It almost seems impossible to believe that we are in a new year barely two weeks after we ushered in 2015. Some of us have already forgotten the resolutions we swore to live by this year. To most, it’s safe to say not much has changed from last year. We are still here, in the pain and problem we were in last year. No fast forward buttons available to speed up the process. We feel stuck, out of luck, let down and left behind. We are disappointed.
I am guilty of expecting things to change as soon as a New Year checks in. I love new beginnings. Fresh starts. I get easily frustrated when things seem to remain the same when I eagerly expect them to change. I want to plan better, make better choices and wiser decisions. I want to drop old destructive habits. I want to be a better person. I want to be more reliable, I want to live beyond myself. But that’s not where I am this year. Far from it.
I am still selfish and self-centered. I don’t care much about other people’s needs it’s about me. I am lost in the problems of my own world and blinded by my own needs. If only I could stop for a while to see what is happening around me, I would actually realize that I am so much better off. I have so much than I think I do. My frustrations about what I don’t have would disappear if I took time to look around and see what others don’t have.

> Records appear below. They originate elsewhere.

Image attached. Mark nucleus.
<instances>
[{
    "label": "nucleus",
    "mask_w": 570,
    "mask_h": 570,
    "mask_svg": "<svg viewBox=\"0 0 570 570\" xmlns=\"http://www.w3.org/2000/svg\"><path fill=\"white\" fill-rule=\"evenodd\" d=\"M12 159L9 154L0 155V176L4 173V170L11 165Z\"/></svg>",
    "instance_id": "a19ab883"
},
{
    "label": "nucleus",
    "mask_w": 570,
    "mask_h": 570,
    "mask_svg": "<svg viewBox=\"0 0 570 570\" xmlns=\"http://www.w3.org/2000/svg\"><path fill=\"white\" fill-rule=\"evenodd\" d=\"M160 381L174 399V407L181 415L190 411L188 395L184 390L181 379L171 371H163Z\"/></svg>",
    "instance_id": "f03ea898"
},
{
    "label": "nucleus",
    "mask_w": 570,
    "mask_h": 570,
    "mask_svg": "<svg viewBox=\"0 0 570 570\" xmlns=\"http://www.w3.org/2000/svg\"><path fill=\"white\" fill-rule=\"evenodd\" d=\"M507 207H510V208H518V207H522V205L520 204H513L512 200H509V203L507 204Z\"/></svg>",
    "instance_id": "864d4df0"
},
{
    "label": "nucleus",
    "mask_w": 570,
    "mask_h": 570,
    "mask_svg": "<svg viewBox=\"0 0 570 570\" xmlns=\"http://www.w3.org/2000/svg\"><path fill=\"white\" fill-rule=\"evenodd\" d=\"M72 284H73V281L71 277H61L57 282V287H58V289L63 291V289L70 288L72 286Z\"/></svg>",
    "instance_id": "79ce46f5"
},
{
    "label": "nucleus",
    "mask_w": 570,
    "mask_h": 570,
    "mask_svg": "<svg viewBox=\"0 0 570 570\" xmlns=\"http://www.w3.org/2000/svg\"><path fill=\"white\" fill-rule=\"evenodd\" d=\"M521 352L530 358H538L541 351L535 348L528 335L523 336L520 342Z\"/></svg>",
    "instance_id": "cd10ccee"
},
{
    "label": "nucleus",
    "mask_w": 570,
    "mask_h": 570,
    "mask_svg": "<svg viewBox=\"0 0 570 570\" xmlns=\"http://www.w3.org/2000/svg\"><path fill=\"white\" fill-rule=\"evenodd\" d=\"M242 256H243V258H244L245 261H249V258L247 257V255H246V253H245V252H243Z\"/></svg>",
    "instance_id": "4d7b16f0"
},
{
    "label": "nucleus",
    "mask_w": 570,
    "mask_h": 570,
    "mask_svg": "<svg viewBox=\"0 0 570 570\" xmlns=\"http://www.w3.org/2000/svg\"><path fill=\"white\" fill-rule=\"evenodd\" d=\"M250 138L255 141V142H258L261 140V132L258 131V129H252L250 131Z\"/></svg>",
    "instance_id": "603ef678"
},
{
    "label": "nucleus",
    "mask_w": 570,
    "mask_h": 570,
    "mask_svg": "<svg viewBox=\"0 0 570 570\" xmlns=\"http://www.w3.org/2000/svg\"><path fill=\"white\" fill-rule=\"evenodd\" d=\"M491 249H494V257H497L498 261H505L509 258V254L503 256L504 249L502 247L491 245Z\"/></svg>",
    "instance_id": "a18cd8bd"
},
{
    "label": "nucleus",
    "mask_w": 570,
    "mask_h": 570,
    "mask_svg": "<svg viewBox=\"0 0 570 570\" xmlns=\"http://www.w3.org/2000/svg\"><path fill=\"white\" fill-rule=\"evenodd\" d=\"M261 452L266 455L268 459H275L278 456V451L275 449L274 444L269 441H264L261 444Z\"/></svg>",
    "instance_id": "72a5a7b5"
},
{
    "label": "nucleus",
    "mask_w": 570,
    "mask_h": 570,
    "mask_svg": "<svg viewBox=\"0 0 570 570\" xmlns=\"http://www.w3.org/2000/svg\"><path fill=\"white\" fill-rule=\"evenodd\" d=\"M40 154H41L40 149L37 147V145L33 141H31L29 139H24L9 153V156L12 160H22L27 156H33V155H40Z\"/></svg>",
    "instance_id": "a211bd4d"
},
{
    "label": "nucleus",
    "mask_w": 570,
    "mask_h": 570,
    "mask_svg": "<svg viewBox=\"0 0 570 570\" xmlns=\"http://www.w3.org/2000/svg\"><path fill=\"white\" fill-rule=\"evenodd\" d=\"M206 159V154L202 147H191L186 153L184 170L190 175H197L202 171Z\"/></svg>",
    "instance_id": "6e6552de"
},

I have good health, I am sane (or at least sane enough to think that I am sane) I have a family and friends. I have a home and access to clean water. In fact the water that runs in my toilet bowl is fit for human consumption; it’s about etiquette for me, not access. I have a meal every day and when I don’t, it’s out of choice. I have decent clothes and a place to go back to in the evening regardless of what the day was like. I have so much to be grateful for.
The fact that I have “so much” does not mean that I still don’t have needs. We all do. But is it possible that as they say, I am crying about my lack of shoes while my neighbor has no feet? There is nothing wrong with anticipating to meet your needs. If anything they are yours. That’s why you work; to meet your needs. All our needs are valid but perhaps we give them too much attention than we should.
I learnt on Sunday something that inspired my perception of “where I am”. It might inspire you too. Did you know that if you and your spouse bring home a minimum collective income of (wait for it) Kshs40,000, you are among the 7% of Kenyans who live above the poverty line. You are actually the middle class! This means that 93% of Kenyans are living below the poverty line. You can learn more about this data in a sermon here. Remember the poor!
Believe it or not. You are doing way better than most. You are doing so much better that you have no idea how envious those around you are. You have so much going on for you. True, you have no obligation to worry what other think about you. Actually, there is a common phrases in a popular Kenyan song “tuko na shida zetu tuskize zako kwanini”? (We have our own problems why should we listen to yours)
This year, Kenyans, regardless of what is happening in your life, what you think you have or don’t have, please remember the poor. For a long time we have placed this responsibilities on our political and religious institutions. But this year I invite you to a different call, remember the poor within your reach. The people who work for you. Those who clean your houses every week, those you interact with at work, those 93% who are still below the poverty line around you. If you and I choose to make the life of one fellow Kenyan better, just one, then others will follow. Those we have helped will help others, Religious institutions will follow and eventually (hopefully) our leaders who have more influence to change the current trend, will follow suit. Our country will change. You and I will have contributed to this change and not just with handouts but real change.
You are doing way better than you think. Remember the poor.